Implement lexer (tokenizer)
The lexer breaks input into tokens.
It must implement the following interface:
type yyLexer interface {
Lex(lval *yySymType) int
Error(s string)
}
Simple lexer can look like the following:
type lexer struct {
input string
pos int
result *Query
err error
}
func newLexer(input string) *lexer {
return &lexer{input: input}
}
func (l *lexer) Lex(lval *yySymType) int {
for l.pos < len(l.input) && (l.input[l.pos] == ' ' || l.input[l.pos] == '\t') {
l.pos++
}
if l.pos >= len(l.input) {
return 0 // EOF
}
if l.input[l.pos] == '=' {
l.pos++
return tokEQ
}
if l.input[l.pos] == '"' {
l.pos++ // skip opening quote
start := l.pos
for l.pos < len(l.input) && l.input[l.pos] != '"' {
l.pos++
}
lval.str = l.input[start:l.pos]
l.pos++ // skip closing quote
return tokSTRING
}
isAlpha := func(c byte) bool {
return (c >= 'a' && c <= 'z') || (c >= 'A' && c <= 'Z')
}
if isAlpha(l.input[l.pos]) {
start := l.pos
for l.pos < len(l.input) && (isAlpha(l.input[l.pos]) || l.input[l.pos] == '_') {
l.pos++
}
word := l.input[start:l.pos]
if strings.ToUpper(word) == "AND" {
return tokAND
}
lval.str = word
return tokIDENT
}
l.pos++
return 0
}
func (l *lexer) Error(s string) {
l.err = fmt.Errorf("parse error: %s", s)
}
The lexer recognizes tokens defined in the grammar.

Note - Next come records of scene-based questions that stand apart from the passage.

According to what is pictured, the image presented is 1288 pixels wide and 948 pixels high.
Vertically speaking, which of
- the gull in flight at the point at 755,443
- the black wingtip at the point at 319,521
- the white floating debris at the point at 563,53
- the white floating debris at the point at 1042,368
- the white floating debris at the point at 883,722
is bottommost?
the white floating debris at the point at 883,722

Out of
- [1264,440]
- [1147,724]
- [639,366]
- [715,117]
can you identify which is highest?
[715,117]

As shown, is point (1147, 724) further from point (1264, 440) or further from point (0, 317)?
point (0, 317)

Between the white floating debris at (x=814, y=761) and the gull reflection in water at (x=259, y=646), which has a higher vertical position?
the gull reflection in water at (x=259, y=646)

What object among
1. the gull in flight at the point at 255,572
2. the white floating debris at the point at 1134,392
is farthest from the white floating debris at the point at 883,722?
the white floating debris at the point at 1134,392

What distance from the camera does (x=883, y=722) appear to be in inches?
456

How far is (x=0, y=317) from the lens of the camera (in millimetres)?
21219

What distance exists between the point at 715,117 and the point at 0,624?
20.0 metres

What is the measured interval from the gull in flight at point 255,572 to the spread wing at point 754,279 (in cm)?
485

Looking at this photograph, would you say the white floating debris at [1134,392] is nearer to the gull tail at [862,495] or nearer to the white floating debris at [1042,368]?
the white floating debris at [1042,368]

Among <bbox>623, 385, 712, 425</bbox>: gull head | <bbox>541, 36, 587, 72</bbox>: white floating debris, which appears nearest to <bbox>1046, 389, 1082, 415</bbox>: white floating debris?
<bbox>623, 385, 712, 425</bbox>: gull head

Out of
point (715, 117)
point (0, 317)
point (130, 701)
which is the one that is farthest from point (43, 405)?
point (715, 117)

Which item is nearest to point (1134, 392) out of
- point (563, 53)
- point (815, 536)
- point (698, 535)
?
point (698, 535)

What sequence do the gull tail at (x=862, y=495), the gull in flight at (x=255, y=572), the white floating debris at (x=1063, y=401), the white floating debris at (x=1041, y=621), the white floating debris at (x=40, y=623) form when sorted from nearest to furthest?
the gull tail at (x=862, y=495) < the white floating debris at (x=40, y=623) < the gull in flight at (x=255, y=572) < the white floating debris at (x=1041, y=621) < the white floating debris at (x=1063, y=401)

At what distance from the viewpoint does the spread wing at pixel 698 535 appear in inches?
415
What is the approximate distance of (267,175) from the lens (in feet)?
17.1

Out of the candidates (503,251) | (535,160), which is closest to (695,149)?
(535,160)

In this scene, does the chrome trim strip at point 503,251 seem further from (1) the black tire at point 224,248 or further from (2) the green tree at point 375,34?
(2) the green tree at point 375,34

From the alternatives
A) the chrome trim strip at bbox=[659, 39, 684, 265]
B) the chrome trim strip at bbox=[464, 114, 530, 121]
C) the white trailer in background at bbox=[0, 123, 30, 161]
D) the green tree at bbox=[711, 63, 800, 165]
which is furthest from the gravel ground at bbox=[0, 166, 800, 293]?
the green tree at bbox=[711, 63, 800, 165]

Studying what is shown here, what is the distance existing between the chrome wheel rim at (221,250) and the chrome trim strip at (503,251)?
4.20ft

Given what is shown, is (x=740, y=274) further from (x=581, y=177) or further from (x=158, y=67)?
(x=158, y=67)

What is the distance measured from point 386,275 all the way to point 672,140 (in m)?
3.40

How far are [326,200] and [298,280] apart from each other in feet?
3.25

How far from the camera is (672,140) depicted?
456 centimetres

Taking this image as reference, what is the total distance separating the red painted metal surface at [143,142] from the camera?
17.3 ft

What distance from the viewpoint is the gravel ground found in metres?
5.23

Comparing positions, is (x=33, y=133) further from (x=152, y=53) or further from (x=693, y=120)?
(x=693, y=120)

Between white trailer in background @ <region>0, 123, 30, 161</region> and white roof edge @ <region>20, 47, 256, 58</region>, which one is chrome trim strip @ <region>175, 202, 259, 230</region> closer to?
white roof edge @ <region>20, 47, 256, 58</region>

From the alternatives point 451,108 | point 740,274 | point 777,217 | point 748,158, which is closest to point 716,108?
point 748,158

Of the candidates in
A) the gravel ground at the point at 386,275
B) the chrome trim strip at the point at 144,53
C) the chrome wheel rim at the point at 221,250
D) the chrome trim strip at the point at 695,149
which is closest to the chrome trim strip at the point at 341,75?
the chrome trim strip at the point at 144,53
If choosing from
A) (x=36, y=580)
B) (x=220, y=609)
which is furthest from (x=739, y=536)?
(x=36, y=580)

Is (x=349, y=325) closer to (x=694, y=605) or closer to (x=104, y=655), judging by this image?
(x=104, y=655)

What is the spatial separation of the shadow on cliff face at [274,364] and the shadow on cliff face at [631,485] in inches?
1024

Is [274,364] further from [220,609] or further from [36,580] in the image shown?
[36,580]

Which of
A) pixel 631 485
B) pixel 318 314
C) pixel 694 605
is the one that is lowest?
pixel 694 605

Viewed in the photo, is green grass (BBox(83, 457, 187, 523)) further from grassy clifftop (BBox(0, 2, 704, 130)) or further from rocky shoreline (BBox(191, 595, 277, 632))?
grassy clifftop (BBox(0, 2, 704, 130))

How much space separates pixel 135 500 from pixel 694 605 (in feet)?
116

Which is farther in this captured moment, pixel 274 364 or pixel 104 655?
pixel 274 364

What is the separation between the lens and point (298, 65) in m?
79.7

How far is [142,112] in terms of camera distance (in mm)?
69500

If a token carries data (string), it is stored in lval.str.
Generate parser using goyacc
Run goyacc to generate the parser (the grammar was stored in query.y):
goyacc -o parser.go query.y
For convenience, Parse function can be defined to call yyParse from the generated parser:
func Parse(input string) (*Query, error) {
l := newLexer(input)
yyParse(l)
if l.err != nil {
return nil, l.err
}
return l.result, nil
}
Generate SQL from AST
Finally, traverse the AST to build SQL:
func BuildSQL(q *Query, table string) (string, []any) {
whereClause, args := toSQL(q.Condition)
return fmt.Sprintf("SELECT * FROM %s WHERE %s", table, whereClause), args
}
func toSQL(c Condition) (string, []any) {
switch v := c.(type) {
case *FieldCondition:
return fmt.Sprintf("%s = ?", v.Field), []any{v.Value}
case *AndCondition:
leftSQL, leftArgs := toSQL(v.Left)
rightSQL, rightArgs := toSQL(v.Right)
return fmt.Sprintf("(%s AND %s)", leftSQL, rightSQL), append(leftArgs, rightArgs...)
default:
return "", nil
}
}
Putting it all together:
query, _ := Parse(`status = "fail" AND name = "login_test"`)
sql, args := BuildSQL(query, "testcases")
// sql: "SELECT * FROM testcases WHERE (status = ? AND name = ?)"
// args: ["fail", "login_test"]
Conclusion
Goyacc is likely sufficient for typical parsing needs. It is relatively easy to use, and (importantly) comes as a “standard” tool in Go ecosystem.
In several hundreds lines of code it is possible to implemeted simple DSL for querying database data.
Although for such a simple task it is likely and overkill, the solution scales well for more complicated queries (see Greener codebase for more complex DSL implementation).